• [AIM] Reproduce all of the data below word for word, keeping every line and line break unchanged.

***** DATA PROVIDED

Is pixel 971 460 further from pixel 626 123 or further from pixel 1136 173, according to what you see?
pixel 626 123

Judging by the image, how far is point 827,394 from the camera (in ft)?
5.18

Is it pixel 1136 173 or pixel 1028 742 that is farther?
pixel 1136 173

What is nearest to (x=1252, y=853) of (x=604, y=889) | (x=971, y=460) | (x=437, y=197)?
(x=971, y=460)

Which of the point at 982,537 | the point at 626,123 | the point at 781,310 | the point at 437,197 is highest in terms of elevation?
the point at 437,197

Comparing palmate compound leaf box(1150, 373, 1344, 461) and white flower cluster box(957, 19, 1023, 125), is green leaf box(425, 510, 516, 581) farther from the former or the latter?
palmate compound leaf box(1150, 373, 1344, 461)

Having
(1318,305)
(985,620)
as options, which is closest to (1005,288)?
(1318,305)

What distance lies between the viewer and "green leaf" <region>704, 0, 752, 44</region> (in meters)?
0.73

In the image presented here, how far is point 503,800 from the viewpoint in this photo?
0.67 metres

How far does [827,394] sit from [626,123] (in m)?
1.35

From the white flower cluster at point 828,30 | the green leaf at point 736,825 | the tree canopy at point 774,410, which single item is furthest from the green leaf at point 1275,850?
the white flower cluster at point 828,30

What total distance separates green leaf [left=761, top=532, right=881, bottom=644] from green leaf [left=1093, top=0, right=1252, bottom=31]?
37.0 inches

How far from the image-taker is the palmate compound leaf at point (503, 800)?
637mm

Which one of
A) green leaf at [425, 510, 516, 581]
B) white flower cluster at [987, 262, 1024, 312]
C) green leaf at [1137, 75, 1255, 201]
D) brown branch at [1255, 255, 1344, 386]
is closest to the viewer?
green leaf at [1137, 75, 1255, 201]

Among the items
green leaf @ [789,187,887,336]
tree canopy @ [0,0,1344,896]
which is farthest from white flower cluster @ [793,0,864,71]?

**********

• [TASK RESULT]
Is pixel 971 460 further from pixel 626 123 or further from pixel 1136 173, according to what you see?
pixel 626 123

Judging by the image, how far is point 827,394 from the camera (in ft)?
5.18

Is it pixel 1136 173 or pixel 1028 742 that is farther?
pixel 1136 173

What is nearest to (x=1252, y=853) of (x=604, y=889) | (x=971, y=460) | (x=437, y=197)?
(x=971, y=460)

Which of the point at 982,537 | the point at 626,123 | the point at 781,310 | the point at 437,197 is highest in terms of elevation?
the point at 437,197

Comparing palmate compound leaf box(1150, 373, 1344, 461) and white flower cluster box(957, 19, 1023, 125), is green leaf box(425, 510, 516, 581) farther from the former or the latter?
palmate compound leaf box(1150, 373, 1344, 461)

Having
(1318,305)
(985,620)
as options, which is closest to (1005,288)?
(1318,305)

What distance lies between the viewer and "green leaf" <region>704, 0, 752, 44</region> (in meters)?
0.73

In the image presented here, how far is point 503,800 from the viewpoint in this photo?
0.67 metres

How far does [827,394] sit from [626,123] (in m)?
1.35

From the white flower cluster at point 828,30 | the green leaf at point 736,825 | the tree canopy at point 774,410, which single item is furthest from the green leaf at point 1275,850?
the white flower cluster at point 828,30

What total distance separates green leaf [left=761, top=532, right=881, bottom=644] from green leaf [left=1093, top=0, right=1252, bottom=31]?
37.0 inches

How far from the image-taker is the palmate compound leaf at point (503, 800)?
637mm

Which one of
A) green leaf at [425, 510, 516, 581]
B) white flower cluster at [987, 262, 1024, 312]
C) green leaf at [1137, 75, 1255, 201]
D) brown branch at [1255, 255, 1344, 386]
is closest to the viewer?
green leaf at [1137, 75, 1255, 201]

Among the items
green leaf @ [789,187,887,336]
tree canopy @ [0,0,1344,896]
which is farthest from white flower cluster @ [793,0,864,71]?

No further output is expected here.